I’ve been talking with support on WPengine (specifically Jared) about this issue. The problem is that due to security restrictions in place by WPE where non logged in users are unable to create/modify/delete files. They do not place the same restrictions on staging so it will work as expected on staging but production will show a white screen. If you check the error logs it will return an error for file_put_contents.
I’d suggest using https://github.com/alwaysblank/blade-generate to compile your views during your build. However right now I am getting requests for filename hashes that don’t exist
I’m at WC Atlanta this weekend but I’ll try get a new version of my docker image for deploybot ready next week. In the meantime you can compile your Blade template in the same directory structure as your WPE install and upload via SFTP
@anon66789415 I was able to use the wp blade compile command from blade-generate.
FYI: I downloaded the command.php file from the repo, put it at the root of my Trellis dev site (site/) and updated the wp-cli.yml in that folder to require the command file:
path: web/wp
require:
- command.php
Then I was able to run wp blade compile from the Vagrant server using ssh in the web/wp folder (or using the --path arg).

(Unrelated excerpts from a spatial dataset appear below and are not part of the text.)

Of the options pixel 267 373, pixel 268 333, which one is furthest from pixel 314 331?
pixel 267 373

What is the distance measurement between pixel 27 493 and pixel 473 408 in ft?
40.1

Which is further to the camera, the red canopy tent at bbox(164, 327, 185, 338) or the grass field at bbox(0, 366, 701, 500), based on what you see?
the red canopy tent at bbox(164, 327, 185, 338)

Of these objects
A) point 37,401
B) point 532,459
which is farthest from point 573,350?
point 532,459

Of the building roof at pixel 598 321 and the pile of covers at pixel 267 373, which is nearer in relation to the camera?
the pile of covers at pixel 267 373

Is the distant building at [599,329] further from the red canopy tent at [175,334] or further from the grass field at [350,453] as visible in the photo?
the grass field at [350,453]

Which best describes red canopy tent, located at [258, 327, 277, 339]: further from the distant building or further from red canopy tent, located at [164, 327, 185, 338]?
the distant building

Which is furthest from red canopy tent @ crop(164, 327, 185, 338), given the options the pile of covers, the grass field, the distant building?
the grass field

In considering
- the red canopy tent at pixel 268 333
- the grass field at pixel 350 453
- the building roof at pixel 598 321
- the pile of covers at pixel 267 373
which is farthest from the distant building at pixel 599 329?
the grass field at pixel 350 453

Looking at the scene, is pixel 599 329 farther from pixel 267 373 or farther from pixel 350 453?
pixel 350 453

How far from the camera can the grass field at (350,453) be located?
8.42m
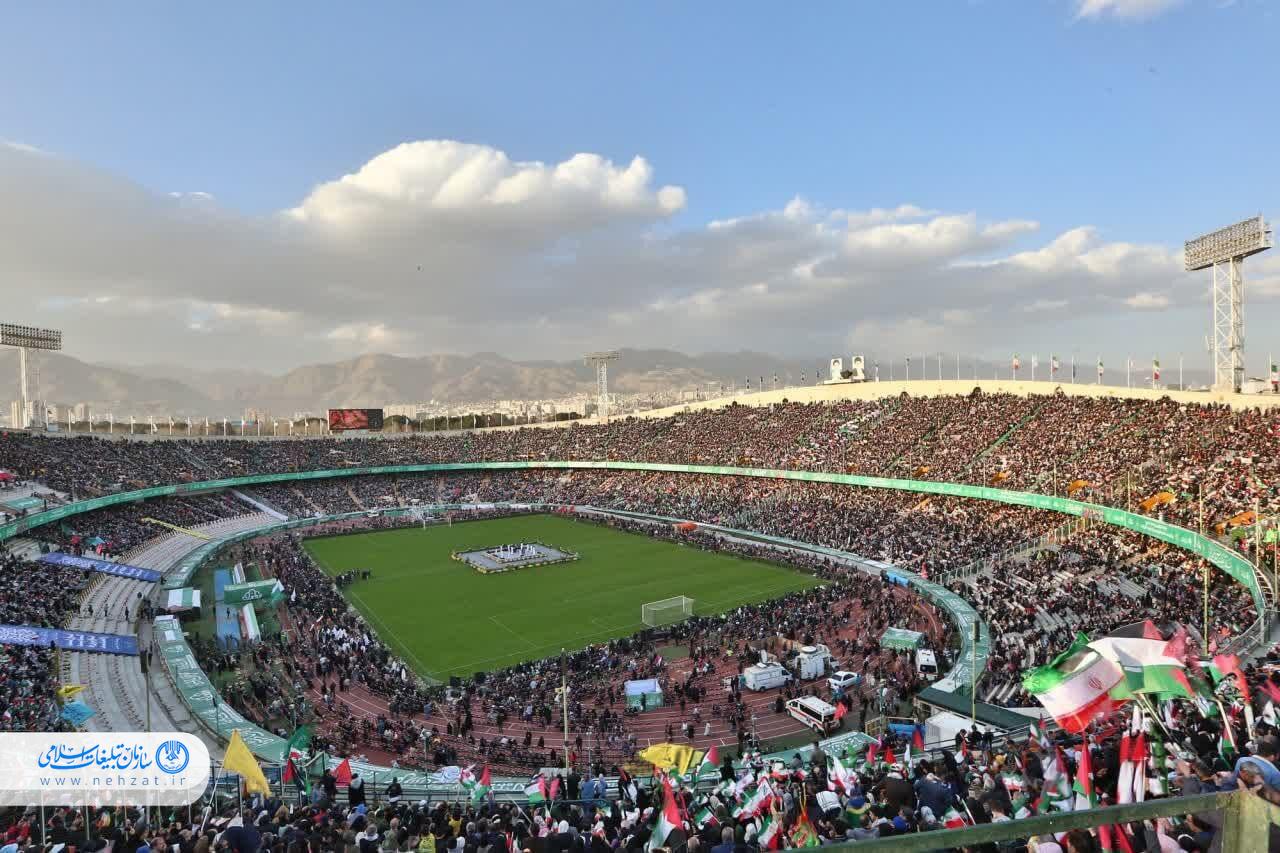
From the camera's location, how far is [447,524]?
197 ft

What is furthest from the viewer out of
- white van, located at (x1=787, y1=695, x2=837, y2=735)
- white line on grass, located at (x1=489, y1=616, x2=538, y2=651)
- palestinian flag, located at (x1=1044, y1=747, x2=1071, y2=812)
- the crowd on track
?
white line on grass, located at (x1=489, y1=616, x2=538, y2=651)

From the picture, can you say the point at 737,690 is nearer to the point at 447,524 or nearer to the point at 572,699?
the point at 572,699

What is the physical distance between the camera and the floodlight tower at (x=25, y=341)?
63.9 metres

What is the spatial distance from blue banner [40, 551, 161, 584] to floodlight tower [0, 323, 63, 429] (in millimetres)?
38412

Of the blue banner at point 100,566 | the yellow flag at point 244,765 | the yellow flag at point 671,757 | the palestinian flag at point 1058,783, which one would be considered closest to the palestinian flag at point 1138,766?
the palestinian flag at point 1058,783

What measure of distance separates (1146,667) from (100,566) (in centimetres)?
4237

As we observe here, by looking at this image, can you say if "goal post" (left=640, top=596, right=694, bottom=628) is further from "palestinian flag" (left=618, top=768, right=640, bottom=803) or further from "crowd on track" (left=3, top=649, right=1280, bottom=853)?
"palestinian flag" (left=618, top=768, right=640, bottom=803)

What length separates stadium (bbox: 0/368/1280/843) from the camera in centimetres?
1470

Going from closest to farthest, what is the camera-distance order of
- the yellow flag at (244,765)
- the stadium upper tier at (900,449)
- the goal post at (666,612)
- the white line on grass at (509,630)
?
the yellow flag at (244,765) → the white line on grass at (509,630) → the goal post at (666,612) → the stadium upper tier at (900,449)

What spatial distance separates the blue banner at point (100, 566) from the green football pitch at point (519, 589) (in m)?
9.09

I uploaded the compiled files to the WPEngine using SFTP.
I now have the same issue as you where you are getting requests for hashes that do not exist. Were you able to find any workaround?
I am desperate to make it work with WPEngine since I really like Sage and stuck on WPEngine. However it seems that this incompatibility outweighs the benefits of using Sage altogether.
You need to compile the Blade templates using the same folder structure as your WPEngine install since the hash is based on the file location. If you look at your error logs on http://my.wpengine.com for your install you’ll find the directory your site uses. Copy your site on your Vagrant box to that same folder and compile from there. This is the manual process to get your blade templates working.
To automate this I need to extract the Sage container to work outside of WordPress context since my Docker image does not have a database and wp-cli requires one to use wp-cli. I haven’t really looked into how easy this is or whether it’s possible.
I tried to use the correct path but still have errors. I should be doing something wrong.
I went back and used v8.5.1. It is working without issues.
I’ll use v9 probably when it will not be in beta anymore.
Is there a solution that doesn’t require CI or compiling from /nas/content? Would be great to get it to work. Has anyone got WPEngine to budge about this?